Jean-Marie Le Guen ne donnera pas son parrainage à Benoît Hamon parce qu'il le trouve trop gauchiste

Publié à 08h17, le 28 février 2017 , Modifié à 12h24, le 28 février 2017

Jean-Marie Le Guen ne donnera pas son parrainage à Benoît Hamon parce qu'il le trouve trop gauchiste
Jean-Marie Le Guen © MARTIN BUREAU / AFP
Image Sylvain Chazot


Porte-flingue de l'aile droite du PS et proche de Manuel Valls, Jean-Marie Le Guen était un peu sorti des écrans radars depuis la défaite de l'ancien Premier ministre à la primaire de la Belle Alliance Populaire. Sans doute occupé à son portefeuille sur la francophonie, l'élu PS est finalement revenu commenter l'actualité ce mardi 28 février, sur RTL.

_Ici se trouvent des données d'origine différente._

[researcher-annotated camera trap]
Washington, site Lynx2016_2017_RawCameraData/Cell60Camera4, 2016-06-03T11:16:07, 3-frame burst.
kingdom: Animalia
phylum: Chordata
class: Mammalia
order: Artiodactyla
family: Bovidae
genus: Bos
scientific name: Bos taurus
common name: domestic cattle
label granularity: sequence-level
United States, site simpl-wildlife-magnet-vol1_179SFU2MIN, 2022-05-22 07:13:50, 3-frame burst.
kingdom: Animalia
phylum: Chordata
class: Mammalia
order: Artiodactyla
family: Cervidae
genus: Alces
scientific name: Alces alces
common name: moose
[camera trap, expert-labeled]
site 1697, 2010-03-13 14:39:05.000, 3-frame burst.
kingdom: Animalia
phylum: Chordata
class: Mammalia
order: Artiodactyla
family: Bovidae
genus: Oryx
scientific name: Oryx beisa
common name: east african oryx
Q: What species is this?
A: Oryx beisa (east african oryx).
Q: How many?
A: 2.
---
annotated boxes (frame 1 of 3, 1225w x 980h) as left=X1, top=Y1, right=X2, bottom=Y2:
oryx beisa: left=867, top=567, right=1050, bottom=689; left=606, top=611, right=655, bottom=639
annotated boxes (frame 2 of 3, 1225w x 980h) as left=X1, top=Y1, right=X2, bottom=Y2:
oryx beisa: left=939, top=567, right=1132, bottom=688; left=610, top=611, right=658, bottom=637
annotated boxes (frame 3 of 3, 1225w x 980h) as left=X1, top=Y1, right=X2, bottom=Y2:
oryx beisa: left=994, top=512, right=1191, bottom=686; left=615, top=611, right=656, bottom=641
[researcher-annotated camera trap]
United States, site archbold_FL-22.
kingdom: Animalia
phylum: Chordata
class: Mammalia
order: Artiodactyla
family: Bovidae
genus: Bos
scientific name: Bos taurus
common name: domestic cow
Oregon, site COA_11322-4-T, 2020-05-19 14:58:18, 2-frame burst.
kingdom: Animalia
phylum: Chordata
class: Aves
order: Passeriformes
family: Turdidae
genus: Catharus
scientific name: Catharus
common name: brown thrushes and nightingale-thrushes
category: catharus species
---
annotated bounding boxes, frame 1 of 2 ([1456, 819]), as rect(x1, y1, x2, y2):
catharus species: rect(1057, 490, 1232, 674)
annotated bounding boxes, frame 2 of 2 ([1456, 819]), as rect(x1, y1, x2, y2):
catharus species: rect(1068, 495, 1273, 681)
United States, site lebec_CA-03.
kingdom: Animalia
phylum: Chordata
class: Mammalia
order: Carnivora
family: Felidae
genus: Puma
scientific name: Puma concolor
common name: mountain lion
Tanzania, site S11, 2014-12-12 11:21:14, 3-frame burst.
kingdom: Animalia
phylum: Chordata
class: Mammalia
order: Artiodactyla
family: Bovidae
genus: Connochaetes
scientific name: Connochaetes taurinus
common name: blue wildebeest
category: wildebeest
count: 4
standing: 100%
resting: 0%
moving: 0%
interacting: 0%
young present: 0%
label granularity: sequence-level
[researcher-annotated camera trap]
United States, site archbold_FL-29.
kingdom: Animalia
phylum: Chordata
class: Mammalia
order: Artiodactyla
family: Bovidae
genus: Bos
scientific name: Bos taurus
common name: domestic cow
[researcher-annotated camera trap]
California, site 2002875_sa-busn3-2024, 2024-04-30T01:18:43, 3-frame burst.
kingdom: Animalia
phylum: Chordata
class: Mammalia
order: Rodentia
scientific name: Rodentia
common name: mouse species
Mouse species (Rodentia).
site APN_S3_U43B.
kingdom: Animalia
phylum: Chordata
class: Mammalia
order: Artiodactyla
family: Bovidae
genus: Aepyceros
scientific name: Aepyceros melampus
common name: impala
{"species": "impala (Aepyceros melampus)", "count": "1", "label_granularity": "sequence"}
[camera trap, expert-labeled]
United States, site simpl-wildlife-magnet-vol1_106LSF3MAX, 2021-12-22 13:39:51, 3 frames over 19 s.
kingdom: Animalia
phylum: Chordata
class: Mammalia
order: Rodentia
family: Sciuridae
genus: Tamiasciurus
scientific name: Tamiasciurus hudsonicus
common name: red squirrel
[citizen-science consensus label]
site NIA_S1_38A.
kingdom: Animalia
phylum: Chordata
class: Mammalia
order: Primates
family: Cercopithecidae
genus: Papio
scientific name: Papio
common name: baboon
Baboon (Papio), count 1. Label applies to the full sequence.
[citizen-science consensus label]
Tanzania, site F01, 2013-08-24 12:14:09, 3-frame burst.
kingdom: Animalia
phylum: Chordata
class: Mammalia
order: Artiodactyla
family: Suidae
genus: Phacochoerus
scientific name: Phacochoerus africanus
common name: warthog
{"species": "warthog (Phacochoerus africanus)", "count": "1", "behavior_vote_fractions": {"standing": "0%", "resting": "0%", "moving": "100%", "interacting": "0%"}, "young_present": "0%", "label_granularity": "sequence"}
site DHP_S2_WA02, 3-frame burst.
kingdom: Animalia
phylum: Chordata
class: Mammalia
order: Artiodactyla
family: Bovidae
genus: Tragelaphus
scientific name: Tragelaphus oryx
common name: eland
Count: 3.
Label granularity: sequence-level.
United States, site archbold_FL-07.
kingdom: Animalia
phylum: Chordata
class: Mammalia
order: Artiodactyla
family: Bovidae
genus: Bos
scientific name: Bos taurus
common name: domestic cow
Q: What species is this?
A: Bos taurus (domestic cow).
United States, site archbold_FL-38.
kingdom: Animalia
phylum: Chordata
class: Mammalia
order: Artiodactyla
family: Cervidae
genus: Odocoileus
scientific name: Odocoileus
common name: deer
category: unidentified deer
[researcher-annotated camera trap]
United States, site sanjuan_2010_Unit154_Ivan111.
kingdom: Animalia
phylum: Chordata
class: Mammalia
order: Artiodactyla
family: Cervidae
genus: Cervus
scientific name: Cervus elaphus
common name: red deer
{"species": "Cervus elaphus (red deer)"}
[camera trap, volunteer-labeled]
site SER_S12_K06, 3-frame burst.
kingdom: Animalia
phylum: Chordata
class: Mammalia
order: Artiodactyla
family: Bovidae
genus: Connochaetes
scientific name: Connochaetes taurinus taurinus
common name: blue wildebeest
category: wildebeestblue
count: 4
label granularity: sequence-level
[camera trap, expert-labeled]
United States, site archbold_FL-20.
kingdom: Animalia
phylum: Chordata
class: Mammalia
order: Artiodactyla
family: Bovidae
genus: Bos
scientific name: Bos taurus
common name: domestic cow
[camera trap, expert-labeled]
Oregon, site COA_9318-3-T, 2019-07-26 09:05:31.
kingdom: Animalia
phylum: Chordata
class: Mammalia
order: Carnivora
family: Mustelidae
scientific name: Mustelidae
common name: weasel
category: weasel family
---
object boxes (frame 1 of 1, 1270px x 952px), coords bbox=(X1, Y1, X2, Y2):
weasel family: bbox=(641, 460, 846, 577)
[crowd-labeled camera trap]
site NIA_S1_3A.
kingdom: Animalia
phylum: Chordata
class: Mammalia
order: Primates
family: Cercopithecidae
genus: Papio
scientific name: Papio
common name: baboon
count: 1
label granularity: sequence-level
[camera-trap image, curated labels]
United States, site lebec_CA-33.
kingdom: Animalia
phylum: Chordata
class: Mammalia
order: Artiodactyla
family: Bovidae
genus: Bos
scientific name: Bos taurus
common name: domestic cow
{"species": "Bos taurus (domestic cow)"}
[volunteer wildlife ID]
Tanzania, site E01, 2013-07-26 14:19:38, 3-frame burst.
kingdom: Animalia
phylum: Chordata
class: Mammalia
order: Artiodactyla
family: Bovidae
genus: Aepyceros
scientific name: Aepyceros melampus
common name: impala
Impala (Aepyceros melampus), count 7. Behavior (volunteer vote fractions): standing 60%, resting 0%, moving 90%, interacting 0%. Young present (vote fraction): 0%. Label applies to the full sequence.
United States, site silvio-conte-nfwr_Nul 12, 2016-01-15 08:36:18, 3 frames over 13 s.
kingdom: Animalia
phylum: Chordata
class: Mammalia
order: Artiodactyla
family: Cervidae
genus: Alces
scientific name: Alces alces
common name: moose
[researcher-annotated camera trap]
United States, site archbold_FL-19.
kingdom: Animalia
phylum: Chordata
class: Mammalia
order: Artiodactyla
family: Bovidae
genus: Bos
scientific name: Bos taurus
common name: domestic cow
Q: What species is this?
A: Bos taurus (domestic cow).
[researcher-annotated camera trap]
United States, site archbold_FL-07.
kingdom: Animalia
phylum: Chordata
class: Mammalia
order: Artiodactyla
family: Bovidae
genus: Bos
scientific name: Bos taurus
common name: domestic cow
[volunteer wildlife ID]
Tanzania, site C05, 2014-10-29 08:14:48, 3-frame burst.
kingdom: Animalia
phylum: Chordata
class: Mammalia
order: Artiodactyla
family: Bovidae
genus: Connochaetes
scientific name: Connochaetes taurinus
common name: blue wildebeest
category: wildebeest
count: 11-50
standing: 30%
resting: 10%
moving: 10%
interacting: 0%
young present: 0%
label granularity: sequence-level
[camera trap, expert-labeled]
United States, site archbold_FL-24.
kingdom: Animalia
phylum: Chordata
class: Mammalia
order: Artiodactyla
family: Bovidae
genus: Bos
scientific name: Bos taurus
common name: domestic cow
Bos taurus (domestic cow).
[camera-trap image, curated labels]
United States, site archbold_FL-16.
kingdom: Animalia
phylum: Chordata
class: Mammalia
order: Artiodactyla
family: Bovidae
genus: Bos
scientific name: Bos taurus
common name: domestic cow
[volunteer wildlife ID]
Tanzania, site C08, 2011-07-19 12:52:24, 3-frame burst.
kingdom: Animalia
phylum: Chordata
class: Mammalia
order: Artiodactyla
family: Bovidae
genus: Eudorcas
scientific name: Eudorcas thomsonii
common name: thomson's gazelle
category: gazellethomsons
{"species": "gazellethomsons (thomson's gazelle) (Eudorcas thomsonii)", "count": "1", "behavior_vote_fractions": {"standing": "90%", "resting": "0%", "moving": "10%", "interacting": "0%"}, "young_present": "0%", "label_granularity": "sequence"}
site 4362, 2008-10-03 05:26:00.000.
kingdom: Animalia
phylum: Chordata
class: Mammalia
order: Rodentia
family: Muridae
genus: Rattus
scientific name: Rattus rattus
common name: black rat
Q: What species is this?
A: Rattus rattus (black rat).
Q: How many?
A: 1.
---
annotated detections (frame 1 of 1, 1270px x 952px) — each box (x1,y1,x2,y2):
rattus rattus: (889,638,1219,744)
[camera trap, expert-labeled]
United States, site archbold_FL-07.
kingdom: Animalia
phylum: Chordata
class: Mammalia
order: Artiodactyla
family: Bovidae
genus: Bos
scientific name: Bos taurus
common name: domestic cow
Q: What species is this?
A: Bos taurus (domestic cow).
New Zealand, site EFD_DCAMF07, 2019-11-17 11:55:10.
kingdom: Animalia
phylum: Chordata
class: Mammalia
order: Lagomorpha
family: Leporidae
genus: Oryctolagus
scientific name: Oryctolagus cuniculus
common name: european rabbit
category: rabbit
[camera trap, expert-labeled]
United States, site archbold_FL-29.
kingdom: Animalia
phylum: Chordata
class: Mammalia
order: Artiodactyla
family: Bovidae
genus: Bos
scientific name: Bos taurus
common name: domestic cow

Que ses fans soient rassurés : Jean-Marie Le Guen n'a pas changé. Celui qui aura passé une bonne partie du quinquennat à critiquer les frondeurs estime que Benoît Hamon est "dans une impasse stratégique", notamment depuis qu'il a conclu un accord avec Yannick Jadot. Ce qui l'amène à ce constat :

Dans l'état actuel des choses, moi et des dizaines et des dizaines d'autres parlementaires, nous ne pouvons pas donner notre parrainage à Benoît Hamon.

"Je fais un appel un peu solennel à son attitude. Je pense qu'il faut qu'il rectifie l'orientation de sa campagne. Il ne peut pas s'adresser simplement à 20% des Français qui pour telle ou telle raison sont sensibles aux thèmes d'une gauche radicalisée", ajoute Jean-Marie Le Guen de bon matin, estimant que Benoît Hamon est le candidat d'un "parti de gouvernement" et que, par conséquent, il doit agir en tant que tel.

En gros, le secrétaire d'État à la Francophonie explique que le vainqueur de la primaire de la BAP face à son champion Manuel Valls est un doux rêveur qui n'a aucune chance d'être élu président de la République s'il reste sur cette ligne gauchiste. "Nous ne sommes pas un parti altermondialiste là pour mener la contestation sociale", tonne-t-il. Ce qui a le mérite d'être clair.

Et l'on peut raisonnablement penser que Jean-Marie Le Guen n'est pas le seul à penser ainsi du côté du PS. "Je lui ai fait savoir que quand on est socialiste, on rassemble son camp", a ainsi déclaré le député François Loncle, cité ce mardi par L'Opinion. "On doit avoir la lèpre", abonde le député du Val-d’Oise Philippe Doucet.







[BONUS TRACK] Miam miam

Si ce discours plaira sans doute à l'aile "réformiste" et sociale-démocrate du PS, il est aussi plaisant pour... les écologistes, ennemis préférés de Jean-Marie Le Guen. Leur candidat Yannick Jadot vient de conclure un accord avec Benoît Hamon, retirant sa candidature au profit de celle du socialiste et au nom d'une plateforme programmatique commune. Lors d'un conférence de presse ce mardi matin, le porte-parole du parti écolo, Julien Bayou, s'est réjoui de cette saillie du secrétaire d'Etat :

Cette sortie de Le Guen va rassurer plein de gens, c'est vrai que c'est un épouvantail pour beaucoup de monde. Quand il critique une 'gauche radicalisée', c'est du miel à nos oreilles. Venant de lui, c'est une petite médaille.

Et Julien Bayou de saluer la "clarification qui s'opère" du côté de Solférino depuis la victoire de Benoît Hamon à la primaire.